Appadurai, Arjun. 1986. The Social Life of Things. Cambridge: Cambridge University Press.

Arnold, Ken. 2006. Cabinets for the Curious: Looking Back at Early English Museums. Abingdon and New York: Routledge.

Bencard, Adam. 2014. ‘Presence in the Museum: On metonymies, discontinuity and history without stories,’ Museum and Society 12 (1), 29–43.

Chatterjee, Helen (ed.). 2008. Touch in Museums: Policy and Practice in Object Handling. Oxford and New York: Berg.

Chatterjee, Helen, and Hannan, Leonie (eds.). 2015. Engaging the senses: Object-based learning in higher education. Farnham: Ashgate.

Gosden, Chris, Frances Larson, and Alison Petch. 2007. Knowing Things: Exploring the Collections at the Pitt Rivers Museum, 1884–1945. Oxford: Oxford University Press.

Matthews, J.C. 1998. ‘Somatic Knowing and Education,’ Educational Forum, 62 (3), 236242.

Pearce, Susan (ed.). 1994. Interpreting Objects and Collections. Abingdon and New York: Routledge.

Pye, Elizabeth (ed.). 2016. The Power of Touch: Handling Objects in Museum and Heritage. Abingdon and New York: Routledge.

Woodall, Alexandra. 2015. ‘Rummaging as a strategy for creative thinking and imaginative engagement in higher education,’ in Chatterjee and Hannan (eds.), Engaging the senses: object-based learning in high education. Farnham: Ashgate, 133–155.

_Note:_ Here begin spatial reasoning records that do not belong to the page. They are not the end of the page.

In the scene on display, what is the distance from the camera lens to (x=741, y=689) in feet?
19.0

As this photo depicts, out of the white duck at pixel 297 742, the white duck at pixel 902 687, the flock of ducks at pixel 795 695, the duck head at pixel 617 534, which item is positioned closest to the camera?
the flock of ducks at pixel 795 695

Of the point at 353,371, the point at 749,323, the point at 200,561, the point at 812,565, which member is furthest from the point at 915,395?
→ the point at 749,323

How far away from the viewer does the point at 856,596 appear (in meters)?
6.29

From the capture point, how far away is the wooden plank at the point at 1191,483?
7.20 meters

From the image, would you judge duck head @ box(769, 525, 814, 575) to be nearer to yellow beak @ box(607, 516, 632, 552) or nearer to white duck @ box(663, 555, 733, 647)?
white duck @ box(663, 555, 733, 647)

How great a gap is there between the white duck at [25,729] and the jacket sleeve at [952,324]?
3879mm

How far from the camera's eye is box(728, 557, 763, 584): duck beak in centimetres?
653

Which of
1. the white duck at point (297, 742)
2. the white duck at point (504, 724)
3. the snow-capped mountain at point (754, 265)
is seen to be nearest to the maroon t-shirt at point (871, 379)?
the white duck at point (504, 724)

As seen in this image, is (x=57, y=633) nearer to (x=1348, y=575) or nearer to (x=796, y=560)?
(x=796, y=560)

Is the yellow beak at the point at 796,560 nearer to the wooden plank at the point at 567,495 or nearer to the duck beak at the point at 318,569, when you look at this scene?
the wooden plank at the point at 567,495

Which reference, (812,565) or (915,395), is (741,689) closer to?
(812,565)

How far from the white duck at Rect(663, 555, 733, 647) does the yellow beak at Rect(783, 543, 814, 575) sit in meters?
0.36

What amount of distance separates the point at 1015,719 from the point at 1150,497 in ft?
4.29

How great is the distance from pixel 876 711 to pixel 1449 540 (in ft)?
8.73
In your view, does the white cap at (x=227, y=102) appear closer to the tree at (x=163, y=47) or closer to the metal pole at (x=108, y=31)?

[1] Of course, even in museums not all staff get to touch objects with wild abandon. Front of house staff and other essential museum workers are often excluded, and even curators can sometimes find it difficult to find the time to physically be with objects. Ironically, it is often the most junior members of staff – the (shockingly poorly paid) collections, conservation and documentation assistants, who do the most touching. It is fun, but probably not enough fun to make up for the low salaries.

[2] I think the emergence of schools which specifically focus on collections as a form of guiding their curriculum and approach to learning is particularly exciting. See for example, the Langley Academy outside London.